Liked the first one, and will go to the 2nd. 

TONY STARK BUILT THIS IN A CAVE!


----------



## Domination (Apr 27, 2010)

Just finished watching the first one a few days ago.... One of the best fucking films i've ever watched, especially considering i was watching it on a small computer screen.

Plus... THERES GONNA BE WAR MACHINE! It would be fucking epic!

Now if only they played AC/DC's War Machine at the end like they played Black Sabbath's Iron Man. That will be sweet!


----------



## BORTZ (Apr 27, 2010)

OMG WAR MACHINE 
if thats all that the trailer said id still go see it. Also ACDC doing the music? Heck yeah. 

Lol at MMX 


			
				QUOTE said:
			
		

> TONY STARK BUILT THIS IS A CAVE!


hahaha


----------



## Danny600kill (Apr 27, 2010)

I will be going to see it


----------



## Hadrian (Apr 27, 2010)

Will watch this sometime next week, it opens here on Thursday but all the chavs will be there ruining it for everyone so going to wait instead.

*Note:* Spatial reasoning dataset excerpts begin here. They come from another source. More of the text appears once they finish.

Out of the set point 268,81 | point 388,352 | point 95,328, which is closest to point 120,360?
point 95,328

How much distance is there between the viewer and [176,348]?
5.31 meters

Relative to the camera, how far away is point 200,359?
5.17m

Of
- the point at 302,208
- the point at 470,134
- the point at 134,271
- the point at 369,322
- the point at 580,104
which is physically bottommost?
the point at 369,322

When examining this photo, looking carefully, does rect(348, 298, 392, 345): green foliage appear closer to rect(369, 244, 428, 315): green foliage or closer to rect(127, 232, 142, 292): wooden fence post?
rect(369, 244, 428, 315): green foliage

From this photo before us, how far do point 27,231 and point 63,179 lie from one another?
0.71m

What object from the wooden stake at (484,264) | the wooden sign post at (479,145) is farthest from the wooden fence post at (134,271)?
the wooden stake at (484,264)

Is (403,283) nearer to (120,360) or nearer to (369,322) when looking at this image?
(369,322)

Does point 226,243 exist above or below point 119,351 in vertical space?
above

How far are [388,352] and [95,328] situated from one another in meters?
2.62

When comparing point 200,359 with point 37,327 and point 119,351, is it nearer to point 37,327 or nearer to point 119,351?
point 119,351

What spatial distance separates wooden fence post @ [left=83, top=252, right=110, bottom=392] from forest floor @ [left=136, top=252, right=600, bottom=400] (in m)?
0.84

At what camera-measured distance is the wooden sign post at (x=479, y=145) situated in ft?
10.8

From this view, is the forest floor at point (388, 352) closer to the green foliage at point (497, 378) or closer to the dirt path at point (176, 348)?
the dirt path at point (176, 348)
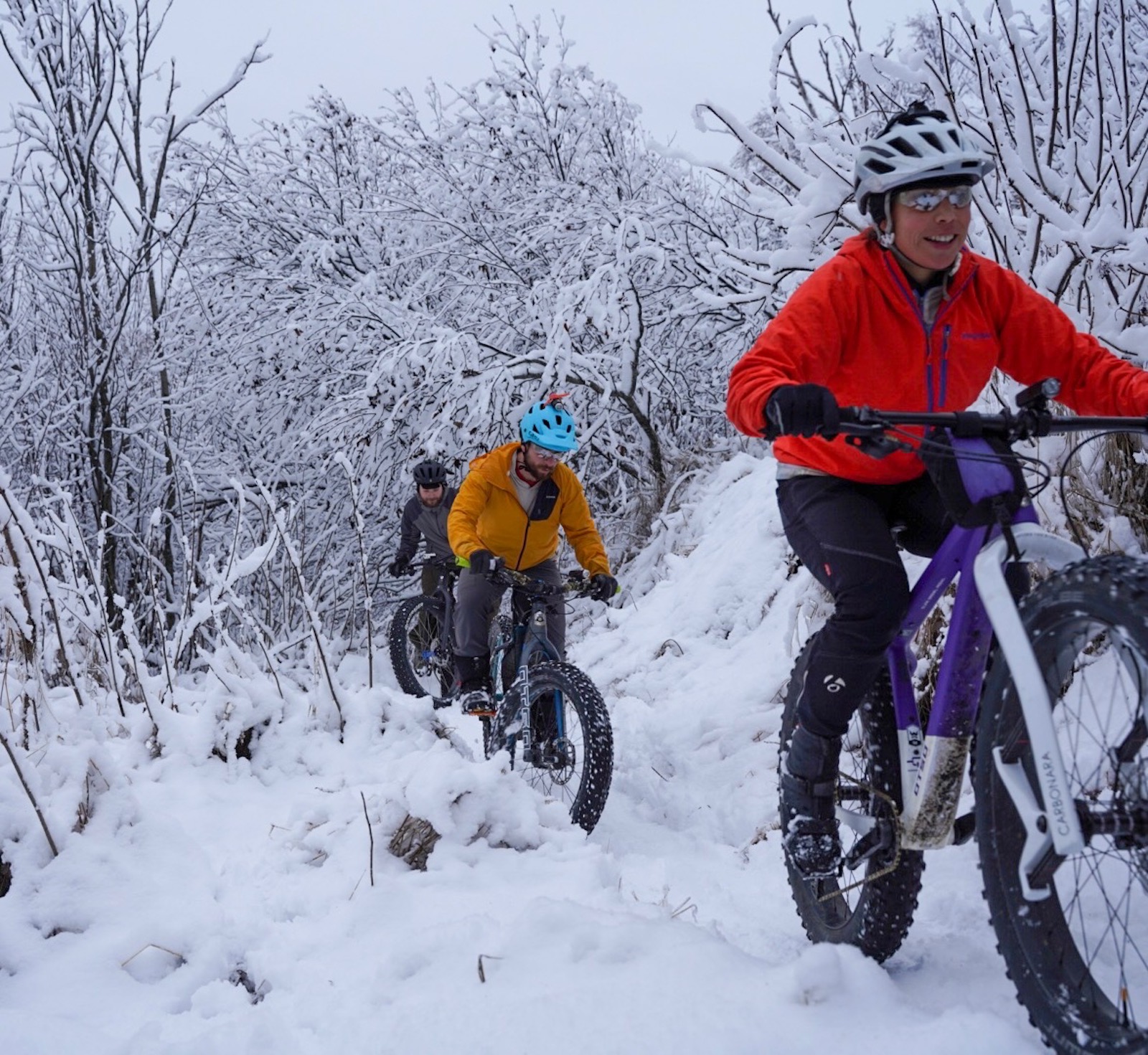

Don't think it'll be as good, might be too long but I don't see it it being anything below average.


----------



## IgiveUgas (Apr 27, 2010)

Hell ya.  The trailers made this seem like it will not be as good as the first.  Wait and see.


----------



## giratina16 (Apr 27, 2010)

I'm definitely going to see it, it looks amazing. Plus Scarlett Johansson is in it.


----------



## playallday (Apr 27, 2010)

I'm going to watch it, but it doesn't look as good as the first one.


----------



## Yumi (Apr 28, 2010)

Will go and watch one of my top fighters from MvC2


----------



## Maz7006 (Apr 28, 2010)

Arctic said:
			
		

> I'm going to watch it, but it doesn't look as good as the first one.



My thoughts exactly, i suppose its always like that with sequels though.


----------



## playallday (Apr 28, 2010)

Wow, it still hasn't been leaked online yet! 
	

	
	
		
		

		
		
	


	




  It's been like what, 6 hours since it came out in some places?


----------



## pitman (Apr 29, 2010)

Arctic said:
			
		

> Wow, it still hasn't been leaked online yet!
> 
> 
> 
> ...



You like having eye cancer I see.

I gonna catch this tomorrow my expectation aren't high but I did enjoy the first more than other comic book movies (I downloaded the DVD months after it came out  
	

	
	
		
		

		
		
	


	




 ).


----------



## Depravo (Apr 29, 2010)

Never watched the first film but it's kicking about the house somewhere so I might make the effort.

EDIT: Just watched it - fucking brilliant!


----------



## Guild McCommunist (Apr 29, 2010)

The first one was great. Robert Downey Jr. has been excellent recently. Iron Man, Tropic Thunder, and Sherlock Holmes were all good movies.

I'll try to see this opening weekend.


----------



## granville (May 4, 2010)

Sorry to bump, but since this IS the topic for it...

Just watched it. Having seen the original, this one seemed a bit underwhelming. I'd say the humor was really good here and i think there was more action overall. But i thought the story wasn't nearly as good. I found the main villain to be very bland and typical. The story was WAY too hectic. It sounded like all the actors were trying to cram as many lines in 5 seconds as possible, speed talking, way too fast. Story overall felt rushed. I hate to bring the crap known as Transformers 2 up, but the speed talking reminded me of that movie. In regards to the story, far too much going on at once. I feel like the overall story felt like they were trying to do way too much within the confines of two hours.

I'd say the action was much more lengthy and more widely dispersed through the film. But i also feel that what little action there was in the original was a lot better in terms of characters thinking by using clever means to beat their opponents.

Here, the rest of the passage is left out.